Patients receiving intensive lipid-lowering therapy with
atorvastatin following acute coronary syndromes had reduced primary and
subsequent adverse events, results of an analysis of the PROVE IT-TIMI 22 trial
The researchers analyzed primary study endpoints
including first occurrence of death, MI or unstable angina, as well as on the
occurrence of subsequent events. They randomly assigned 4,162 patients to
receive either moderate lipid-lowering therapy with 40 mg pravastatin
(Pravachol, Bristol-Meyers Squibb) or intensive lipid-lowering therapy with 80
mg atorvastatin (Lipitor, Pfizer).
A total of 877 adverse events occurred in the
pravastatin group and 739 occurred in the atorvastatin group (P=.001).
According to the results, patients in the atorvastatin group had 16% reduction
in the occurrence of primary events (464 vs. 537; HR=0.84; 95% CI, 0.74-0.95)
and a 19% reduction in subsequent events (275 vs. 340, P=.009) vs. the
pravastatin group. There was more unstable angina requiring hospitalization
(123 vs. 84, P=.009) in the pravastatin group vs. the atorvastatin
group, as well as a trend toward more occurrences of death (67 vs. 47,
P=.053). No differences between the study groups for occurrences of
stroke (P=.529), MI (P=.218) and revascularization after 30 days
(P=.081) were reported. A Cox proportional hazards model suggested a
benefit in the atorvastatin group vs. the pravastatin group (P=.008).

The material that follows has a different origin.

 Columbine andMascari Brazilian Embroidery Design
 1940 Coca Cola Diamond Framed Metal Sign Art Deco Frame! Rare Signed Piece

This analysis from the PROVE IT-TIMI 22 trial
demonstrates that intensive lipid-lowering therapy with high-dose atorvastatin
therapy after an ACS prevented not only the first occurrence of the primary
endpoint of death, MI, stroke, unstable angina requiring hospitalization or
revascularization, but also reduced subsequent, and thus the total number of,
primary endpoint events among patients with an ACS, the researchers wrote
in their discussion. These findings suggest that continued therapy with a
regimen that maintains low LDL is central to preventing additional
atherosclerotic development and CV events, including recurrent events.
In an accompanying editorial, Steven
E. Nissen, MD, a professor of medicine at the Cleveland Clinic
Lerner College of Medicine, noted that despite finding the results useful, he
did not feel they provided enough evidence for the use of subsequent events in
addition to primary events for prospectively designed clinical trials.
The risks of overstating benefits of any studied
therapy are considerable, and the reliability of efficacy analyses may be
compromised, he wrote. Some adjustment in the use of the hardest
endpoints (stroke, MI and CV death) must be considered because of the explosion
of sample size in contemporary trials and the recognition that some soft
endpoints contribute to the overall morbidity of this disease.
Murphy S. J Am Coll Cardol. 2009;54:2358-2362.